Q. Est-ce plus difficile travailler sur une série d’époque que sur une fiction contemporaine ?

R. C’est plus difficile refaire un décor d’époque, parce qu’on n’a pas beaucoup de moyens au Québec. Or, je suis au service du projet. Ce que je cherche avant tout, c’est le bon scénario et les bonnes personnes avec qui je vais travailler sept jours sur sept. Je carbure aux coups de cœur, aux projets qui m’emballent. Mon prochain contrat, c’est la série Fragments, de Serge Boucher, qui sera réalisée par Claude Desrosiers, avec qui j’ai collaboré pour Fragile.

Q. Vous avez travaillé sur près de 75 vidéoclips au début de votre carrière. Est-ce une bonne école pour un concepteur de décors ?

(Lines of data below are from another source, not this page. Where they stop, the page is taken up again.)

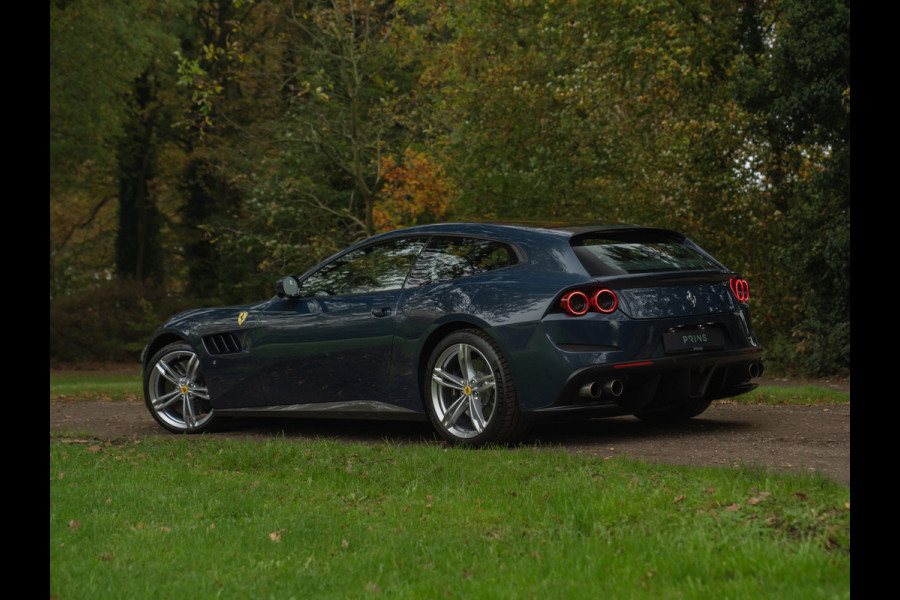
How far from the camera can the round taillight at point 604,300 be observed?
6984 millimetres

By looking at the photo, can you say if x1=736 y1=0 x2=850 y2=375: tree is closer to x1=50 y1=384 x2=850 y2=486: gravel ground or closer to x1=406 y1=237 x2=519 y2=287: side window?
x1=50 y1=384 x2=850 y2=486: gravel ground

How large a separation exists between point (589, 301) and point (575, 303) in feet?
0.31

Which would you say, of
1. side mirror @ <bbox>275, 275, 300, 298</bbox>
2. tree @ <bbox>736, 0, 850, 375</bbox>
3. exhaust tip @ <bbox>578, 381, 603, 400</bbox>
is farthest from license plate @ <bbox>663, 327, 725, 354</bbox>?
tree @ <bbox>736, 0, 850, 375</bbox>

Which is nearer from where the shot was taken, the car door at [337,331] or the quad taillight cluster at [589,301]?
the quad taillight cluster at [589,301]

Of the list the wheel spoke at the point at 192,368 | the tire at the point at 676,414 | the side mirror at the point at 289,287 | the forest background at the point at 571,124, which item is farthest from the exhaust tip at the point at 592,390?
the forest background at the point at 571,124

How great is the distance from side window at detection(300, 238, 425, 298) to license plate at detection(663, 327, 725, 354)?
2.11 metres

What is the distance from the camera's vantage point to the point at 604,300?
276 inches

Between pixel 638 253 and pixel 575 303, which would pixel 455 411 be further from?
pixel 638 253

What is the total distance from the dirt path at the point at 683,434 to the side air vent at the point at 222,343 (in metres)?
0.72

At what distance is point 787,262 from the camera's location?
17.9 metres

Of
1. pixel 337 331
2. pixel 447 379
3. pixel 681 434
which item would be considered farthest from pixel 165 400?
pixel 681 434

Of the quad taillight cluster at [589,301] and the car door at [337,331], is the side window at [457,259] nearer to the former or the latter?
the car door at [337,331]
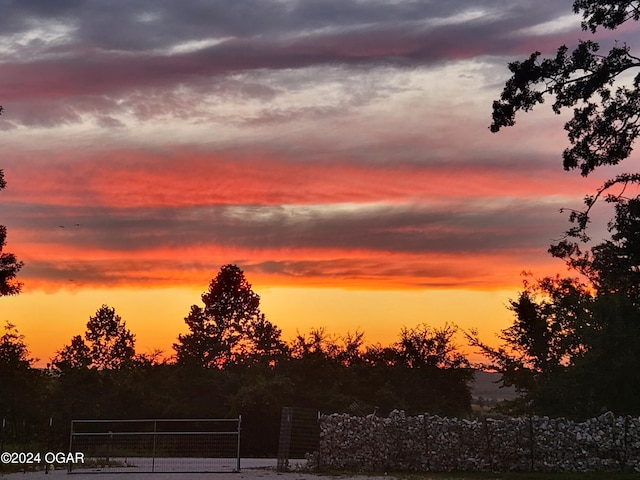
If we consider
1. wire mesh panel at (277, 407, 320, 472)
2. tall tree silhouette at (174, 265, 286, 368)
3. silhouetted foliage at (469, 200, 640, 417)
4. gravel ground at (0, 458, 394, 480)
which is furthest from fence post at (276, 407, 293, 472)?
tall tree silhouette at (174, 265, 286, 368)

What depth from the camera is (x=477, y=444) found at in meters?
30.4

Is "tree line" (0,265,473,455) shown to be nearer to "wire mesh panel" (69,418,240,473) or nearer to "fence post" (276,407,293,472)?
"wire mesh panel" (69,418,240,473)

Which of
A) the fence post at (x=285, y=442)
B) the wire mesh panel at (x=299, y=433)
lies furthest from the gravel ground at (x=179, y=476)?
the wire mesh panel at (x=299, y=433)

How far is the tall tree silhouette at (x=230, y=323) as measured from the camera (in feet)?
201

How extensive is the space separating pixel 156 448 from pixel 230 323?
26.0 metres

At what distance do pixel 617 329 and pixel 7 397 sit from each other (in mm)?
35114

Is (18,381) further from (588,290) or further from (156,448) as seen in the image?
(588,290)

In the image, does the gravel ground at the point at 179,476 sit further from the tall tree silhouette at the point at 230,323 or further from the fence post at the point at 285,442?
the tall tree silhouette at the point at 230,323

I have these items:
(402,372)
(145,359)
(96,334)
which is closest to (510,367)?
(402,372)

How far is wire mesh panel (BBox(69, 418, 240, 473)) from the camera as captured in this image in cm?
2904

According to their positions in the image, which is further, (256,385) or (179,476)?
(256,385)

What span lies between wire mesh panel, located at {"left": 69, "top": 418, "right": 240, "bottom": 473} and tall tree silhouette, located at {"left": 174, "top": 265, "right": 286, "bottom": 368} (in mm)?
15664

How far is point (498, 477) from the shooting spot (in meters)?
27.6

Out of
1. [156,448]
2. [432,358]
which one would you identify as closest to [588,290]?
[432,358]
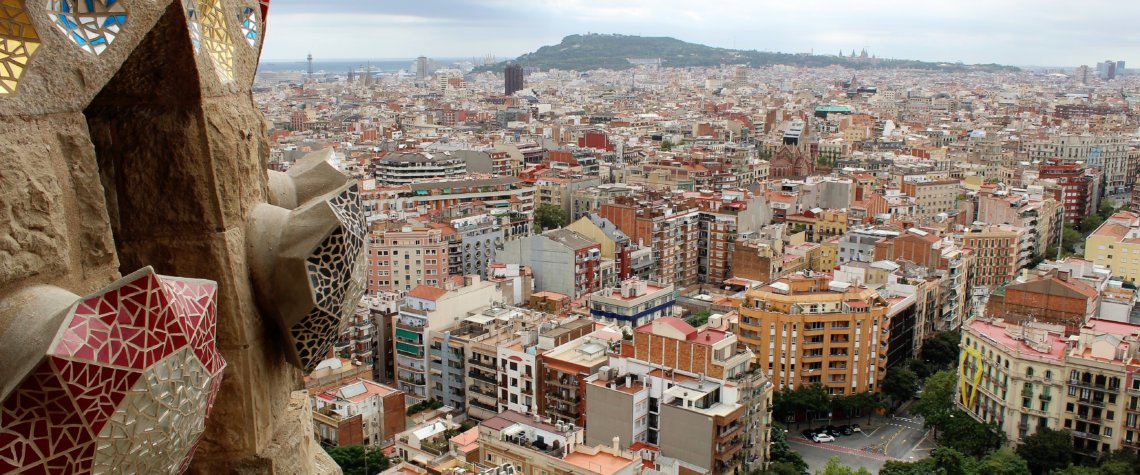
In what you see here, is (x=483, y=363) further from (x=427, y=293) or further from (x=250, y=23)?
(x=250, y=23)

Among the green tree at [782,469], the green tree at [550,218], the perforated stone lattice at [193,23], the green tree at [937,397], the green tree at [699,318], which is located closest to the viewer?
the perforated stone lattice at [193,23]

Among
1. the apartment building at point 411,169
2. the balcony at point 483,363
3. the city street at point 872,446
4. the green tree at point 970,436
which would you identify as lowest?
the city street at point 872,446

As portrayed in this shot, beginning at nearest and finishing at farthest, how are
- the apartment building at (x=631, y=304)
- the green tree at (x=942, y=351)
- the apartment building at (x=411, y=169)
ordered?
the apartment building at (x=631, y=304) → the green tree at (x=942, y=351) → the apartment building at (x=411, y=169)

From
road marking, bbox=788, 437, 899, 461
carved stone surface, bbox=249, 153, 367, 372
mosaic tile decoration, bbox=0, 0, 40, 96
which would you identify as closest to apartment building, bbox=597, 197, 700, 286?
road marking, bbox=788, 437, 899, 461

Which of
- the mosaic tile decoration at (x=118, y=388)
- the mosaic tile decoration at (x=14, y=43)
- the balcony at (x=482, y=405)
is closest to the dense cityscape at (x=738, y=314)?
the balcony at (x=482, y=405)

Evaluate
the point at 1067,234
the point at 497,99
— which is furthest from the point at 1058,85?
the point at 1067,234

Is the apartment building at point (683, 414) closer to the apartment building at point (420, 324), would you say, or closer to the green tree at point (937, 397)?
the green tree at point (937, 397)

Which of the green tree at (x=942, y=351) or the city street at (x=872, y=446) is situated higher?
the green tree at (x=942, y=351)

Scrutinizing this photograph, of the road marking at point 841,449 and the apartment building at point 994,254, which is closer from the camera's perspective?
the road marking at point 841,449
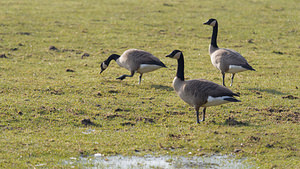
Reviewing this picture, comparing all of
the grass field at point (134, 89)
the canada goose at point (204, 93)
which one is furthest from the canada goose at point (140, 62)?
the canada goose at point (204, 93)

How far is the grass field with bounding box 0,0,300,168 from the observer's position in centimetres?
1077

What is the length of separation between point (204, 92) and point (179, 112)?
206cm

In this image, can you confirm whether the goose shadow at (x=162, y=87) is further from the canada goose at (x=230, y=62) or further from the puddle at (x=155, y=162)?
the puddle at (x=155, y=162)

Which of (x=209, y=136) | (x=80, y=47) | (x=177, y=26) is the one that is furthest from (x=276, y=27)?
(x=209, y=136)

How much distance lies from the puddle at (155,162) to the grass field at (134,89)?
0.87 feet

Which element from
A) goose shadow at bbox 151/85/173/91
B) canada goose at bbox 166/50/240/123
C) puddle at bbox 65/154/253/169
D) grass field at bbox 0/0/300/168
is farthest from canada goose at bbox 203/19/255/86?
puddle at bbox 65/154/253/169

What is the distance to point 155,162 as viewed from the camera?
9.88 metres

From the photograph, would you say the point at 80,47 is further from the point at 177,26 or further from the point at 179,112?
the point at 179,112

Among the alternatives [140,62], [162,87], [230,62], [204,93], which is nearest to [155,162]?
[204,93]

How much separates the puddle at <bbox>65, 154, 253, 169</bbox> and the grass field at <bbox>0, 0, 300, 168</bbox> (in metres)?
0.27

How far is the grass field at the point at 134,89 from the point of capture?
10766mm

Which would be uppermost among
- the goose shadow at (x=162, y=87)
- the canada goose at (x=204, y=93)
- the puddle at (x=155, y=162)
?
the canada goose at (x=204, y=93)

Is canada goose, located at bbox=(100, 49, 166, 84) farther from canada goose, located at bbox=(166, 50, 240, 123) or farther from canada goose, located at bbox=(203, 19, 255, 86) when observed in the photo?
canada goose, located at bbox=(166, 50, 240, 123)

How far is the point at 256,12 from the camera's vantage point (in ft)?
115
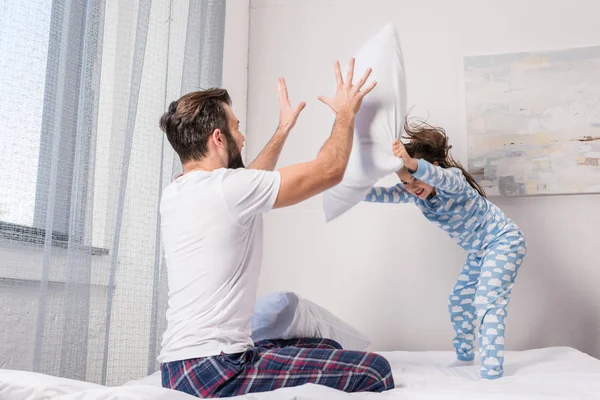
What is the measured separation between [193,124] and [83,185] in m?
0.34

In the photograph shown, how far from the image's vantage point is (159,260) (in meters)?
1.85

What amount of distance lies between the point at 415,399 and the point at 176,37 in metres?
1.45

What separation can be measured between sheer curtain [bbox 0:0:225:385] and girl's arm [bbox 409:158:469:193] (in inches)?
32.2

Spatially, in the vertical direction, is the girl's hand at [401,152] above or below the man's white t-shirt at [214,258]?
above

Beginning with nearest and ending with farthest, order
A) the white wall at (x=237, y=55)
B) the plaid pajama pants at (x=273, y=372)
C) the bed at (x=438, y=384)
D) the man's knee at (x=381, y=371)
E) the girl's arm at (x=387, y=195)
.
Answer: the bed at (x=438, y=384) < the plaid pajama pants at (x=273, y=372) < the man's knee at (x=381, y=371) < the girl's arm at (x=387, y=195) < the white wall at (x=237, y=55)

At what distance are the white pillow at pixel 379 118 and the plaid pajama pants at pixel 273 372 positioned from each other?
1.83ft

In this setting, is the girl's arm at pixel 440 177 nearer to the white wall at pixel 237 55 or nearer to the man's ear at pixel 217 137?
the man's ear at pixel 217 137

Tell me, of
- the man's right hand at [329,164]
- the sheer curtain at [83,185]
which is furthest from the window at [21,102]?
the man's right hand at [329,164]

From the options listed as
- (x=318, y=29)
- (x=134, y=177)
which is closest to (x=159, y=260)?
(x=134, y=177)

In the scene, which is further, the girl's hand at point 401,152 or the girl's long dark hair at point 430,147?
the girl's long dark hair at point 430,147

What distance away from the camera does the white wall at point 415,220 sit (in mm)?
2533

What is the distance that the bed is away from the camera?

R. Pour moi, et pour d’autres comme Patrice Vermette, ç’a été une excellente école ! Avec l’arrivée de MusiquePlus et des clips au Québec, nous étions un groupe d’amis qui avaient étudié au baccalauréat en cinéma ou en communications à l’Université Concordia, au milieu des années 1980. Après le bac, j’ai commencé à concevoir des décors de publicités et de clips. J’en ai fait pour mon frère Alain Desrochers et aussi pour Érik Canuel, André Turpin, Lyne Charlebois, Podz… Avec les clips, on avait une liberté créative qu’on n’a pas nécessairement sur de grosses productions. On a pu s’éclater, expérimenter et inventer. Plusieurs créateurs de cette gang de Concordia ont percé par la suite dans le milieu du cinéma et de la télévision.

Q. L’angoisse, lorsqu’on supervise le décor d’une série d’époque, c’est d’oublier un détail anachronique. Tout le monde a le souvenir de la montre au poignet d’un gladiateur dans Ben-Hur…

R. Oui ! [Rires] Je suis souvent déçue quand je vois le produit final. Je me dis que j’aurais pu faire mieux à tel endroit, en faisant une retouche ici, en changeant un accessoire là. Ça peut être une poignée de porte d’armoire qu’on voit en gros plan. Je croise les doigts pour que ce soit juste moi qui la remarque…

Les six premiers épisodes de la deuxième saison de C’est comme ça que je t’aime sont en ligne sur l’Extra d’ICI Tou.tv. Les quatre suivants le seront dès le jeudi 10 mars.